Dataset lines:
BEGIN

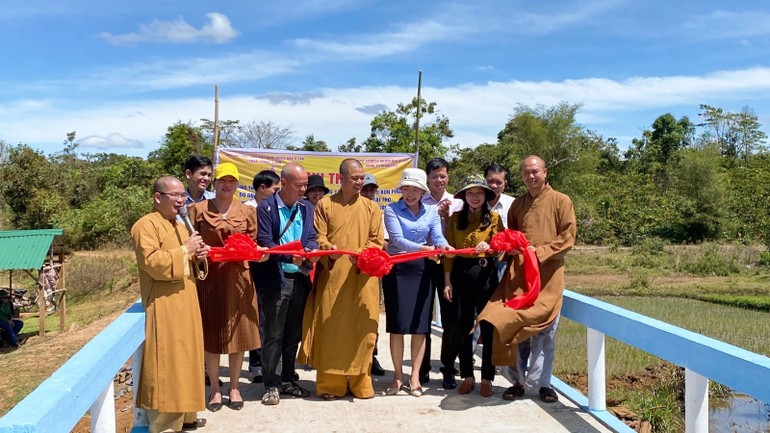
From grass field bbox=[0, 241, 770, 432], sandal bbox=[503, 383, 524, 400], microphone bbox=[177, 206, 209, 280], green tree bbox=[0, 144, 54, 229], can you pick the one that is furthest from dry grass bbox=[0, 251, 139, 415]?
sandal bbox=[503, 383, 524, 400]

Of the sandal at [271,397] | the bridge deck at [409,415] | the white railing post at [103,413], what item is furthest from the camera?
the sandal at [271,397]

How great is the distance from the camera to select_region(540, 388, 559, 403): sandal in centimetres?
491

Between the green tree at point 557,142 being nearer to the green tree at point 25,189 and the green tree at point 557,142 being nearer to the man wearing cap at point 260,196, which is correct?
the green tree at point 25,189

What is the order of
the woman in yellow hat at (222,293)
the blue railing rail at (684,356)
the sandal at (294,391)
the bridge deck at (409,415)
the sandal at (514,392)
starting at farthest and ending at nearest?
the sandal at (294,391)
the sandal at (514,392)
the woman in yellow hat at (222,293)
the bridge deck at (409,415)
the blue railing rail at (684,356)

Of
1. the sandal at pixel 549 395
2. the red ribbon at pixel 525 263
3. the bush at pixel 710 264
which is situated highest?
the red ribbon at pixel 525 263

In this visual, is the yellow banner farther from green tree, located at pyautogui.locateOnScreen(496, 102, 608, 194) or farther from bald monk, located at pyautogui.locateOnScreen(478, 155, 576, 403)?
green tree, located at pyautogui.locateOnScreen(496, 102, 608, 194)

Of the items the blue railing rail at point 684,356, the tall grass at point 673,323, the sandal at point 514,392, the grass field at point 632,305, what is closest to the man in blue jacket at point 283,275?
the sandal at point 514,392

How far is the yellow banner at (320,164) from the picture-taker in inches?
349

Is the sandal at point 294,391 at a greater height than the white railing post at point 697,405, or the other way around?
the white railing post at point 697,405

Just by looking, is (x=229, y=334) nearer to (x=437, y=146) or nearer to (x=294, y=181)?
(x=294, y=181)

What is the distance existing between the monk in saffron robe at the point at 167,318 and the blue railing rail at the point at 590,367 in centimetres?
12

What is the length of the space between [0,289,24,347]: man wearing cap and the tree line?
9.27m

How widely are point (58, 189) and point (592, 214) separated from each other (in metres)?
23.9

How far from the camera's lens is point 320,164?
9.05 metres
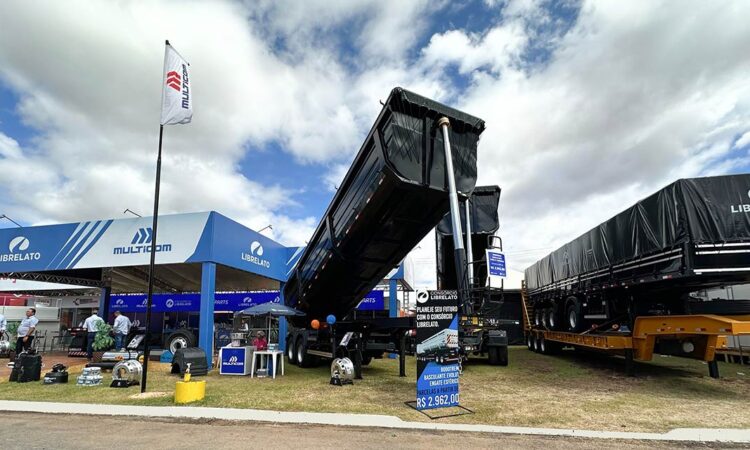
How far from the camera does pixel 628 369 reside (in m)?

END

> TASK DESCRIPTION
Return all of the lines above word for word, leaving out the pictures.

> REPLY TO THE EXERCISE
From grass field bbox=[0, 241, 770, 432], sandal bbox=[503, 383, 524, 400], microphone bbox=[177, 206, 209, 280], green tree bbox=[0, 144, 54, 229], can you pick the one that is furthest from dry grass bbox=[0, 251, 139, 415]?
sandal bbox=[503, 383, 524, 400]

Of the sandal at [271,397] | the bridge deck at [409,415] | the white railing post at [103,413], what item is furthest from the camera?
the sandal at [271,397]

How great is the distance from the camera to select_region(540, 388, 559, 403): sandal in centimetres?
491

Between the green tree at point 557,142 being nearer to the green tree at point 25,189 and the green tree at point 557,142 being nearer to the man wearing cap at point 260,196, which is correct?
the green tree at point 25,189

What is the order of
the woman in yellow hat at (222,293)
the blue railing rail at (684,356)
the sandal at (294,391)
the bridge deck at (409,415)
the sandal at (514,392)
starting at farthest and ending at nearest?
the sandal at (294,391)
the sandal at (514,392)
the woman in yellow hat at (222,293)
the bridge deck at (409,415)
the blue railing rail at (684,356)

Of
1. the sandal at pixel 549 395
2. the red ribbon at pixel 525 263
3. the bush at pixel 710 264
which is situated highest?
the red ribbon at pixel 525 263

In this visual, is the yellow banner farther from green tree, located at pyautogui.locateOnScreen(496, 102, 608, 194) or farther from bald monk, located at pyautogui.locateOnScreen(478, 155, 576, 403)?
green tree, located at pyautogui.locateOnScreen(496, 102, 608, 194)

Of the items the blue railing rail at point 684,356, the tall grass at point 673,323, the sandal at point 514,392, the grass field at point 632,305, what is closest to the man in blue jacket at point 283,275?
the sandal at point 514,392

How far is the yellow banner at (320,164) from the picture-taker in inches?
349

Is the sandal at point 294,391 at a greater height than the white railing post at point 697,405, or the other way around?
the white railing post at point 697,405

Just by looking, is (x=229, y=334) nearer to (x=437, y=146) or nearer to (x=294, y=181)?
(x=294, y=181)

What is the distance existing between the monk in saffron robe at the point at 167,318 and the blue railing rail at the point at 590,367 in centimetres?
12

What is the length of the space between [0,289,24,347]: man wearing cap and the tree line?
9.27m

How widely are point (58, 189) and point (592, 214) separated from each other (in metres)?
23.9

How far from the camera's lens is point 320,164?
9.05 metres
How far from the camera does pixel 628 369 reside (in m)?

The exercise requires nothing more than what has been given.